提示された抜粋
かくのごときの心中をもつて、諸方の門徒中を経回して聖教をよみ、あまつさへわたくしの義をもつて本寺よりのつかひと号して、人をへつらひ虚言をかまへ、ものをとるばかりなり。これらのひとをば、なにとしてよき仏法者、また聖教よみとはいふべきをや。あさまし、あさまし。なげきてもなほなげくべきはただこの一事なり。これによりて、まづ当流の義をたて、ひとを勧化せんとおもはん輩においては、その勧化の次第をよく存知すべきものなり。

 それ、当流の他力信心のひととほりをすすめんとおもはんには、まづ宿善・無宿善の機を沙汰すべし。さればいかに昔より当門徒にその名をかけたるひとなりとも、無宿善の機は信心をとりがたし。まことに宿善開発の機はおのづから信を決定すべし。されば無宿善の機のまへにおいては、正雑二行の沙汰をするときは、かへりて誹謗のもとゐとなるべきなり。この宿善・無宿善の道理を分別せずして、手びろに世間のひとをもはばからず勧化をいたすこと、もつてのほかの当流の掟にあひそむけり。

取り組む課題
A: 勧化を説く文章の内容を二文で要約しなさい。
B: 勧化を説く文章の「かくのごときの心中をもつて、」から「かの当流の掟にあひそむけり。」までを一続きに書き写し、その中の「勧化」を「教化」に入れ替えなさい。
C: 勧化を説く文章を、最後の文の後から書き継ぎなさい。
この後に続く記録は、上の勧化を説く文章とは別個の資料です。

保存された記録

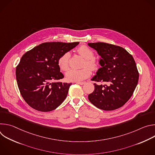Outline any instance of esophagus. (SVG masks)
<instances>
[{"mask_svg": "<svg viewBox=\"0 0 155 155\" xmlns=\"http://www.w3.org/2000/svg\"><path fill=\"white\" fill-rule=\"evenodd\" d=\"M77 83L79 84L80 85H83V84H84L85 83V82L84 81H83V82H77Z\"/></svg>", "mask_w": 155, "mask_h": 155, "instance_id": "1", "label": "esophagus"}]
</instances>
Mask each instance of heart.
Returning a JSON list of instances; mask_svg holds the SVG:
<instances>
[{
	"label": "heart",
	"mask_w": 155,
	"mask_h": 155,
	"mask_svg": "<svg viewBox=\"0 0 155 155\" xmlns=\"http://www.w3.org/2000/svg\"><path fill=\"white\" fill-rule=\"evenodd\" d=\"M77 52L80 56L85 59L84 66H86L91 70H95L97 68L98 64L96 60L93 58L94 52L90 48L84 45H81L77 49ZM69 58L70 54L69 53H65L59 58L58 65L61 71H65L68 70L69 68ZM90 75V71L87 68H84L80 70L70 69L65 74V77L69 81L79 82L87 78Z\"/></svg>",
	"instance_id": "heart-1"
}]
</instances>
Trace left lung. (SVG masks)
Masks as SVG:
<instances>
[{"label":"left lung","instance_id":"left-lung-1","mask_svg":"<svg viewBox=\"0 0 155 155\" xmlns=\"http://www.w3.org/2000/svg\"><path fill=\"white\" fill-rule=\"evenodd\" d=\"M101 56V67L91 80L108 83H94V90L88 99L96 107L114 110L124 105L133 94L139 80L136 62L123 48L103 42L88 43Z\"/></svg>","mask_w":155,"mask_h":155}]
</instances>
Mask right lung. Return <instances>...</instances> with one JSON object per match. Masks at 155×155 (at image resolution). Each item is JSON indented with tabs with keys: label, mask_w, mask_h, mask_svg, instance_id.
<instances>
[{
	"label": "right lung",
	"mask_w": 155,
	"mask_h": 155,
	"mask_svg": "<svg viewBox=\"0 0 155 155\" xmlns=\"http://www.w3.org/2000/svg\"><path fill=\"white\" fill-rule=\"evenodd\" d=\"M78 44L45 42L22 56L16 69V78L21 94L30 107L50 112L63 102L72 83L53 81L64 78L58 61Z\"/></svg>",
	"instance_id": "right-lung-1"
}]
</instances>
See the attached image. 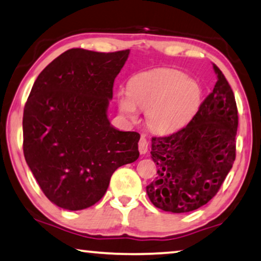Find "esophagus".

順に示す解答
A: 諸方の門徒の間を回って聖教を読み、本寺からの使いと名乗って人にへつらい、うそを構えて物を取るばかりの者は、よい仏法者とも聖教読みとも言えず、ただこの一事こそ嘆くべきことである。当流の他力信心を勧めるには、まず宿善・無宿善の機を見分けるべきであり、その道理をわきまえずに世間の人をはばからず勧化することは、当流の掟に背く。

B:
かくのごときの心中をもつて、諸方の門徒中を経回して聖教をよみ、あまつさへわたくしの義をもつて本寺よりのつかひと号して、人をへつらひ虚言をかまへ、ものをとるばかりなり。これらのひとをば、なにとしてよき仏法者、また聖教よみとはいふべきをや。あさまし、あさまし。なげきてもなほなげくべきはただこの一事なり。これによりて、まづ当流の義をたて、ひとを教化せんとおもはん輩においては、その教化の次第をよく存知すべきものなり。

 それ、当流の他力信心のひととほりをすすめんとおもはんには、まづ宿善・無宿善の機を沙汰すべし。さればいかに昔より当門徒にその名をかけたるひとなりとも、無宿善の機は信心をとりがたし。まことに宿善開発の機はおのづから信を決定すべし。されば無宿善の機のまへにおいては、正雑二行の沙汰をするときは、かへりて誹謗のもとゐとなるべきなり。この宿善・無宿善の道理を分別せずして、手びろに世間のひとをもはばからず教化をいたすこと、もつてのほかの当流の掟にあひそむけり。

C:
されば『大経』(下)にのたまはく、「若人無善本不得聞此経」ともいひ、「若聞此経 信楽受持 難中之難 無過斯難」ともいへり。また善導は「過去已曾 修習此法 今得重聞 則生歓喜」(定善義)とも釈せり。いづれの経釈によるとも、すでに宿善にかぎれりとみえたり。しかれば宿善の機をまもりて、当流の法をばあたふべしときこえたり。

このおもむきをくはしく存知して、ひとをば勧化すべし。ことにまづ王法をもつて本とし、仁義を先として、世間通途の義に順じて、当流安心をば内心にふかくたくはへて、外相に法流のすがたを他宗・他家にみえぬやうにふるまふべし。このこころをもつて当流真実の正義をよく存知せしめたるひととはなづくべきものなり。あなかしこ、あなかしこ。